REINFORCE on the short-corridor gridworld, Part 2 (RL S&B Chapter 13)

$\def\ttheta{\boldsymbol{\theta}}$

import numpy as np
import matplotlib.pyplot as plt

In the previous post we introducted the short-corridor gridworld with switched actions from Example 13.1 Reinforcement Learning (Sutton and Barto)

Short-corridor gridworld diagram

The start state is S
The terminal state is G
There are two possible actions $L$ (move left) and $R$ (move right)
The reward for each transition is -1 until G is reached
In all but the second state chosen the action $L$ moves to the state on the left if one eixsts otherwise remains in the same state, and similarly for $R$
In the second state the actions have flipped outcomes: $R$ moves to the state on the left and $L$ to the state on the right

Previously we found an analytical solution for the probability for moving right. Now we will use the REINFORCE algorithm to solve this problem.
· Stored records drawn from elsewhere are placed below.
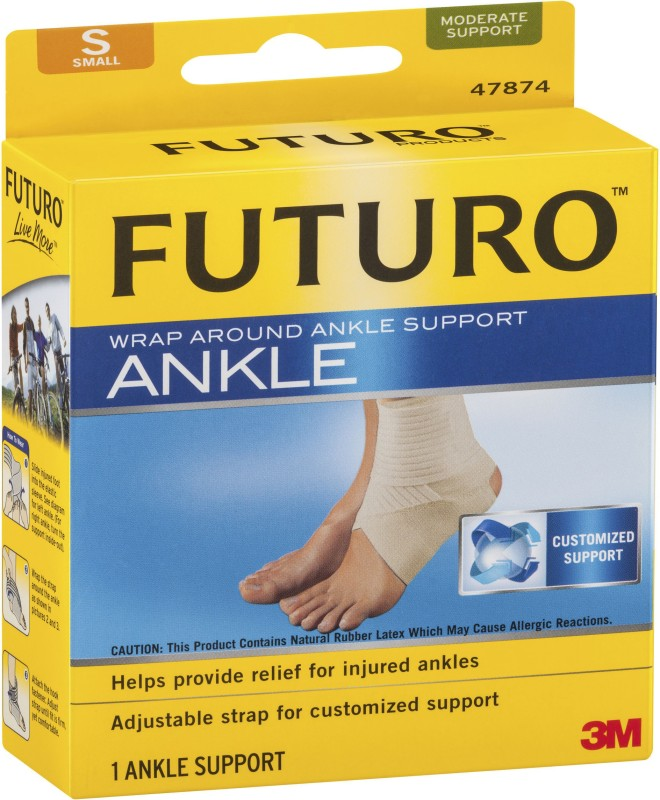 Futuro Wrap Around Ankle Support Ankle Support (S, Brown)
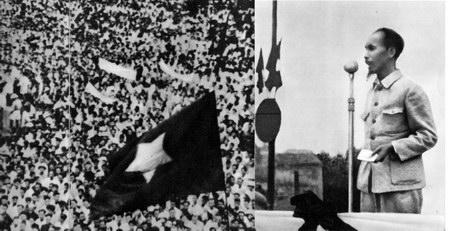 Mùng 2 tháng 9 - ngày của toàn thể dân tộc Việt Nam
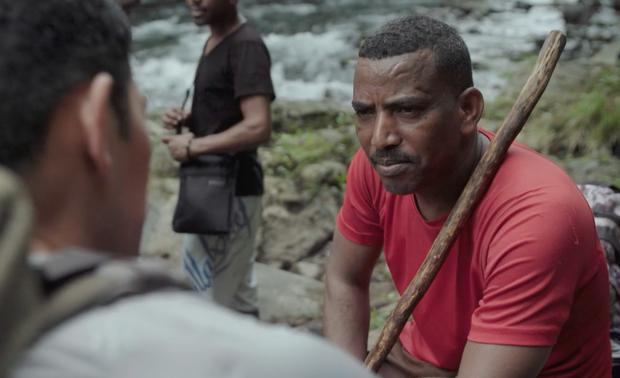 darien-gap-eritrea.png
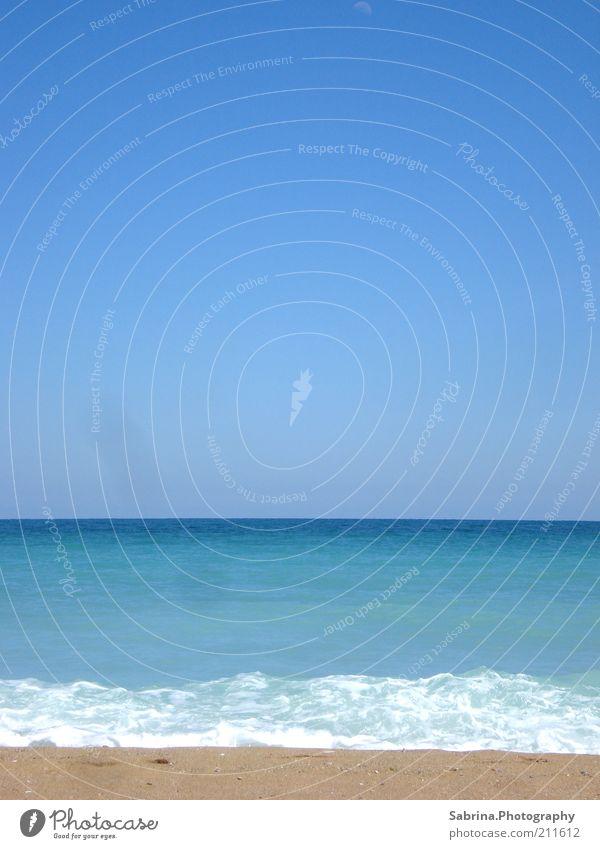 Blau, Blauer, Schwarzes Meer Natur Wasser Himmel Meer blau Sommer Strand Ferien & Urlaub & Reisen Ferne Sand Wärme Landschaft Wellen nass Horizont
Pseudo-code for the REINFORCE algorithm from S&B

This is a situation where with a discrete as well as small action space (move left or right). Consequently a suitable policy parameterization is a softmax over action preferences

\[\pi\left(a \vert s, \ttheta\right) = \frac{e^{h\left(s, a, \ttheta\right)}}{\sum_b e^{h\left(s, b, \ttheta\right)}} \\\\\\ h\left(s, a, \ttheta\right) = \theta^T\mathbf{x}\left(s,a\right)\]

where $\mathbf{x}\left(s,a\right)$ is a feature vector.

def policy(t, feature):
    logits = t @ feature
    logits_exp = np.exp(logits - np.max(logits, -1, keepdims=True)) 
    # [T, [pR, pL]]
    pi = logits_exp / logits_exp.sum(-1, keepdims=True)
    return pi

We are going to implement a vectorised version of REINFORCE to enabling running several trials at once whose results will then be averaged. The states will be numbered 1 to 4 from left to right

                    1       2       3       4
                +-------+-------+-------+-------+   
                |   S   | <---. |       |       |
                | <-o-> | .-o-' | <-o-> |   G   |
                |       | '---> |       |       |
                +-------+-------+-------+-------+            

The feature vectors $\mathbf{x}\left(s,a\right)$ are one hot vectors and they don’t depend on the state

\[x(s, R) = [0, 1]^T \\\\\\ x(s, L) = [1, 0]^T\]

x_sR = np.array([[1], [0]])
x_sL = np.array([[0], [1]])
# [2, 2]
X = np.concatenate([x_sR, x_sL], axis=-1)

For $\alpha$ we will try three values: $2^{-12}, 2^{-13}, 2^{-14}$

alpha_powers = [-12, -13, -14]
num_alpha = len(alpha_powers)
episodes = 1000
trials = 100
max_steps = 1000
result = np.zeros([num_alpha, trials, episodes, 2])
G0 = np.zeros([num_alpha, trials, episodes])

To handle having different random seeds for each trial, we can create a matrix of random values in advance from each seed and then used these to sample from the policy such that if the value is less that $\pi(R \vert s)$, $R$ is be chosen otherwise $L$ is chosen.

seeds = [np.random.randint(low=0, high=2**32) for run in range(trials)]
random_vals = np.zeros([num_alpha, trials, episodes, max_steps]) 
for t, s in enumerate(seeds):
    random_vals[:, t] = np.random.RandomState(s).uniform(size=random_vals[:, t].shape)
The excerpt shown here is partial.